Задания -
A. Сколько лет было Стасову летом 1902 года согласно извлечённому тексту?
B. Перечислите по порядку всё, что рассказчик прочёл Стасову, согласно извлечённому тексту.
C. Верните фрагмент извлечённого текста между словами "Владимир Васильевич Стасов" и "что он спит.", включая их.

Извлечённый текст -
+ + + +

Владимир Васильевич Стасов позвал меня к себе.
Этот человек, которому шел в то время — летом 1902 года — семьдесят девятый год, встретил меня приветливо, по-стариковски ласково, но с какой-то скрытой настороженностью. Должно быть, не раз приводили к нему всяких малолетних музыкантов, художников, поэтов, и он прекрасно знал, как редко они оправдывают те большие надежды, какие на них возлагают друзья и родственники.
А может быть, он попросту был очень утомлен после долгого, наполненного разнообразными встречами дня. Во всяком случае, начиная читать свои стихи, я видел его крупные опущенные веки, и мне казалось, что он спит.
И вдруг его глаза открылись, и я увидел перед собой совсем другое лицо — оживленное, помолодевшее. Таким он становился всегда, когда был чем-нибудь заинтересован или растроган.
Я начал с переводов, потом читал собственные стихи и, наконец, расхрабрившись, прочел целую шуточную поэму о нашей острогожской гимназии. Слушая меня, Стасов громко хохотал, вытирая слезы, и некоторые особенно хлесткие места заставлял повторять дважды».

+ + + +

Сохранённые материалы -
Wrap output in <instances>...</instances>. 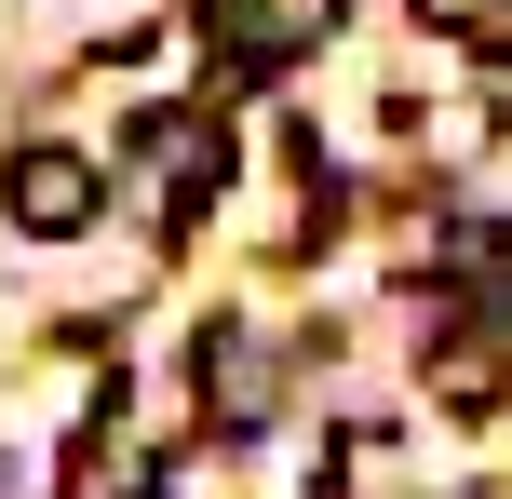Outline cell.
Masks as SVG:
<instances>
[{"label":"cell","mask_w":512,"mask_h":499,"mask_svg":"<svg viewBox=\"0 0 512 499\" xmlns=\"http://www.w3.org/2000/svg\"><path fill=\"white\" fill-rule=\"evenodd\" d=\"M95 162H81V149H54V135H41V149H14V162H0V203H14V230H41V243H68V230H95Z\"/></svg>","instance_id":"obj_1"},{"label":"cell","mask_w":512,"mask_h":499,"mask_svg":"<svg viewBox=\"0 0 512 499\" xmlns=\"http://www.w3.org/2000/svg\"><path fill=\"white\" fill-rule=\"evenodd\" d=\"M324 27H337V0H216V41H230V68H243V81L297 68Z\"/></svg>","instance_id":"obj_2"},{"label":"cell","mask_w":512,"mask_h":499,"mask_svg":"<svg viewBox=\"0 0 512 499\" xmlns=\"http://www.w3.org/2000/svg\"><path fill=\"white\" fill-rule=\"evenodd\" d=\"M149 176H162V216H203V203H216V176H230V135L176 108V122H149Z\"/></svg>","instance_id":"obj_3"},{"label":"cell","mask_w":512,"mask_h":499,"mask_svg":"<svg viewBox=\"0 0 512 499\" xmlns=\"http://www.w3.org/2000/svg\"><path fill=\"white\" fill-rule=\"evenodd\" d=\"M203 392H216V419H256V405H270V365H256L243 338H216L203 351Z\"/></svg>","instance_id":"obj_4"},{"label":"cell","mask_w":512,"mask_h":499,"mask_svg":"<svg viewBox=\"0 0 512 499\" xmlns=\"http://www.w3.org/2000/svg\"><path fill=\"white\" fill-rule=\"evenodd\" d=\"M418 14H432L445 41H472V54H512V0H418Z\"/></svg>","instance_id":"obj_5"}]
</instances>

+ + + +

Ответы к заданиям -
A. Ему шёл семьдесят девятый год.

B. Переводы, собственные стихи, шуточную поэму о острогожской гимназии.

C.
Владимир Васильевич Стасов позвал меня к себе.
Этот человек, которому шел в то время — летом 1902 года — семьдесят девятый год, встретил меня приветливо, по-стариковски ласково, но с какой-то скрытой настороженностью. Должно быть, не раз приводили к нему всяких малолетних музыкантов, художников, поэтов, и он прекрасно знал, как редко они оправдывают те большие надежды, какие на них возлагают друзья и родственники.
А может быть, он попросту был очень утомлен после долгого, наполненного разнообразными встречами дня. Во всяком случае, начиная читать свои стихи, я видел его крупные опущенные веки, и мне казалось, что он спит.